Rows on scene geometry

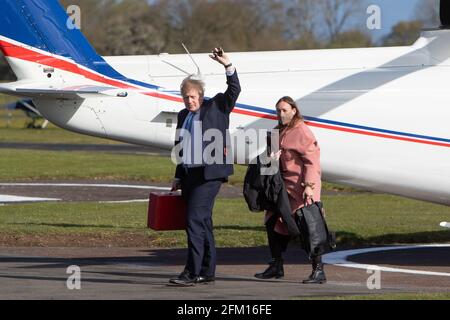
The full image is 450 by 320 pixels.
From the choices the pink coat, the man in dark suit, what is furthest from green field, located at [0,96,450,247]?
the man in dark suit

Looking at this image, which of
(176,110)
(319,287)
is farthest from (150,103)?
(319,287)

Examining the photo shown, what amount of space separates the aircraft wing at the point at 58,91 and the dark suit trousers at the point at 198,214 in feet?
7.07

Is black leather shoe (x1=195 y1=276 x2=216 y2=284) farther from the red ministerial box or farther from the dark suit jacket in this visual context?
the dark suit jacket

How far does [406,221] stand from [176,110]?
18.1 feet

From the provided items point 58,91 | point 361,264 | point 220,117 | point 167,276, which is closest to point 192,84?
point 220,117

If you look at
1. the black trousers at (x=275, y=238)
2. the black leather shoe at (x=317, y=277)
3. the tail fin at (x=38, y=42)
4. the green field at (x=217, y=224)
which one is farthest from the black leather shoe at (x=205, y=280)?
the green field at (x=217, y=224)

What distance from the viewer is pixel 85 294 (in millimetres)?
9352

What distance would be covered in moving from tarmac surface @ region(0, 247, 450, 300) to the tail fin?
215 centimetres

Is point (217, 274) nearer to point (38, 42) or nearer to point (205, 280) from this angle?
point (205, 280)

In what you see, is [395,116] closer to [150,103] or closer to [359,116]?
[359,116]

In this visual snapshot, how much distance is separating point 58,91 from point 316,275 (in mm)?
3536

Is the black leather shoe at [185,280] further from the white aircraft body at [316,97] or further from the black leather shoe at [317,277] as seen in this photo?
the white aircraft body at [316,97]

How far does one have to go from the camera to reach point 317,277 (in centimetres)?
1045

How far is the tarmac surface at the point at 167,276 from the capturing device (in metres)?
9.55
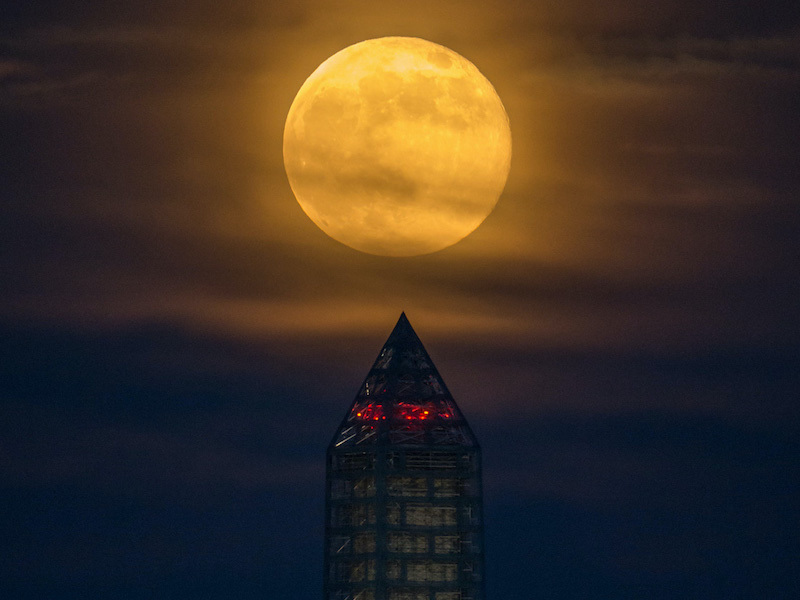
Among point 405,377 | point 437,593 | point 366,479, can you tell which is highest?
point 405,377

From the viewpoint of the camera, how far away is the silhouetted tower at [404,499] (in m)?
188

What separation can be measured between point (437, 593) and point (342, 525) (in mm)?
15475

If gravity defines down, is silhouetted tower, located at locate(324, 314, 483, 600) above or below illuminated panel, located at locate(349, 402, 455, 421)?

• _YOUR INSTRUCTIONS_
Copy verbatim the lines from the one containing "What distance from" through the last line of the rows, both included. Omit the pictures from the copy.

• _TASK SOLUTION_
What distance from the viewer is pixel 85 294 (in millimetres)?
9352

What distance would be covered in moving from tarmac surface @ region(0, 247, 450, 300) to the tail fin?
215 centimetres

Is point (217, 274) nearer to point (38, 42) or nearer to point (205, 280) from this angle?
point (205, 280)

In what you see, is [395,116] closer to [150,103] or closer to [359,116]?
[359,116]

In this visual snapshot, how much distance is separating point 58,91 from point 316,275 (in mm)?
3536

Is the black leather shoe at [185,280] further from the white aircraft body at [316,97] or further from the black leather shoe at [317,277] as seen in this photo?
the white aircraft body at [316,97]

How far does one have to go from the camera to reach point 317,277 (in centimetres)?
1045

How far is the tarmac surface at the point at 167,276 from the capturing device (in metres)?
9.55
Among point 405,377 | point 437,593 | point 366,479, can you tell which is highest?
point 405,377

From the viewpoint of the camera, how far away is the silhouetted tower at [404,499] (in m)?
188

What separation can be measured between point (437, 593) and point (342, 525) (in mm)?
15475

If gravity defines down, is silhouetted tower, located at locate(324, 314, 483, 600) above or below illuminated panel, located at locate(349, 402, 455, 421)?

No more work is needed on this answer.